Kontrolle ist besser

Extra / 04.02.2021 • 13:51 Uhr
Kontrolle ist besser

Pia Meusburger, geb. 1989, lebt in Wien und forschte über Bilanzkontrolle von Konzernen

Einst galt sie als eines der größten Talente des Landes. Doch ihre Knie hatten etwas gegen eine Snowboardkarriere. Also schlug Pia Meusburger einen anderen Weg ein und ist dabei nicht minder erfolgreich. Die Dornbirnerin hat soeben ihre Dissertation in Innsbruck abgeschlossen und bereits einen Vertrag bei einer der größten Steuerberatungskanzleien Österreichs in der Tasche. Ihr Spezialgebiet ist spätestens seit dem Wirecard-Skandal hochaktuell: Wie kann die Bilanz von börsennotierten Unternehmen besser geprüft werden?

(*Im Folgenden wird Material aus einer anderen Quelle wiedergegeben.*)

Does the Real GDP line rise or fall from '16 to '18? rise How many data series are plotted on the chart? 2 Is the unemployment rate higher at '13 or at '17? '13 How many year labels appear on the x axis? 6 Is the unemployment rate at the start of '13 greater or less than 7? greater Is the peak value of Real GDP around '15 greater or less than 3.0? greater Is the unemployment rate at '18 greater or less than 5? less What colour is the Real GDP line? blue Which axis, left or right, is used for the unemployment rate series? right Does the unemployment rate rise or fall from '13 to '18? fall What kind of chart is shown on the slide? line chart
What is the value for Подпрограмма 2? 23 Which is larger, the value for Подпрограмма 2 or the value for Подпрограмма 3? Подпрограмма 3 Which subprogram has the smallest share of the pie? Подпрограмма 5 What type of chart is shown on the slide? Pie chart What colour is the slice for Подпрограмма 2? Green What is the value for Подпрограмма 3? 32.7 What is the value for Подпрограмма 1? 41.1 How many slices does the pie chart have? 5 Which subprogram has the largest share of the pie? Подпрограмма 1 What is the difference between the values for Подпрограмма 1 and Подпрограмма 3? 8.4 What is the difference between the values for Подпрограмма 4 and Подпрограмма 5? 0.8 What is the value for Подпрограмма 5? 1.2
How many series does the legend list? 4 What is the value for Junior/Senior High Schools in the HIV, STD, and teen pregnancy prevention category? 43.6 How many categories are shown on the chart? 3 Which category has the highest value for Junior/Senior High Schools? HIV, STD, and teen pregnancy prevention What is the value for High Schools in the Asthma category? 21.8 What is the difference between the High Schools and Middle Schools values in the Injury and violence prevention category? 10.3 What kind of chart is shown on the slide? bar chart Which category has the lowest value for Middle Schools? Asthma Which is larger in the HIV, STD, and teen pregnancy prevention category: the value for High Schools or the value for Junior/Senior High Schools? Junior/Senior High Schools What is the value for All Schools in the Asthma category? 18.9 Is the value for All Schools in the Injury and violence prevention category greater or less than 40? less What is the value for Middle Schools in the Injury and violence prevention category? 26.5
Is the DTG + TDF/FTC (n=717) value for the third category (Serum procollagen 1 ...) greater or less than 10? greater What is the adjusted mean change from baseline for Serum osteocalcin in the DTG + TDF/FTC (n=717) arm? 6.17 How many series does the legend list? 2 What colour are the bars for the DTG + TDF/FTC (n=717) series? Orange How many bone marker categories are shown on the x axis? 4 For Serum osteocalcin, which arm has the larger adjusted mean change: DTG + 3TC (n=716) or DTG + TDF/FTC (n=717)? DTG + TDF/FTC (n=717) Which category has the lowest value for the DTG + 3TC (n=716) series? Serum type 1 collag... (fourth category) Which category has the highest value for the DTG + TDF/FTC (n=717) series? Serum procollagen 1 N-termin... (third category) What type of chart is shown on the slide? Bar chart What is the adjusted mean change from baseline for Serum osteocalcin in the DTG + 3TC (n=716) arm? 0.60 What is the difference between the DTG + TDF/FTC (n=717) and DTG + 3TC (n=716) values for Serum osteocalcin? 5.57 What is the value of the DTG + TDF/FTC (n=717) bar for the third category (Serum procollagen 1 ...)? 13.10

Vor zwölf Jahren war ihr Leben noch anders. 2009 und 2010 schnappt sich Meusburger den Europacup-Gesamtsieg im Slopestyle einer besonders gefährlichen Sparte des Snowboardsports. 2010 holt sie sich fünf Gehirnerschütterungen. Den größten Erfolg feiert sie im Februar 2011 im Weltcup-Bewerb in Calgary, als sie Dritte wurde. Kurz darauf verletzt sie sich schwer, womit das neue Leben beginnt. Dem Bachelortitel folgt der Mastertitel. Schon während des Masterstudiums veröffentlicht sie Artikel in Fachzeitschriften und arbeitet im Institut für Rechnungswesen, Steuerlehre und Wirtschaftsprüfung an der Uni. Nach dem Masterabschluss ist der nächste Schritt also schon klar: Sie beginnt mit der Dissertation. Vor wenigen Wochen gibt die 32-Jährige ihre Dissertation ab, noch im Februar steht die Abschlussprüfung an. Innsbruck hat sie allerdings schon jetzt den Rücken gekehrt. Seit Jänner wohnt Pia Meusburger mit ihrem Freund in Wien. Er studierte dasselbe, schloss ebenfalls kürzlich mit dem Dr.-Titel ab und fängt wie die Dornbirnerin in einer Steuerberatungskanzlei in Wien an. Meusburger selbst wird sich beruflich sowohl dem Bereich Steuerberatung als auch dem Bereich Wirtschaftsprüfung widmen.

Den Bergen ist sie nach wie vor treu. Im Winter fährt sie Ski oder macht Skitouren. Im Sommer geht sie vor allem Klettern. „Ich bin immer noch viel in den Bergen unterwegs. Nur nicht mehr im Funpark“, erzählt sie. Innsbruck hat sie noch nicht ganz verlassen. Im nächsten Semester wird sie noch einmal eine Vorlesung an der Uni besuchen – als Vortragende natürlich.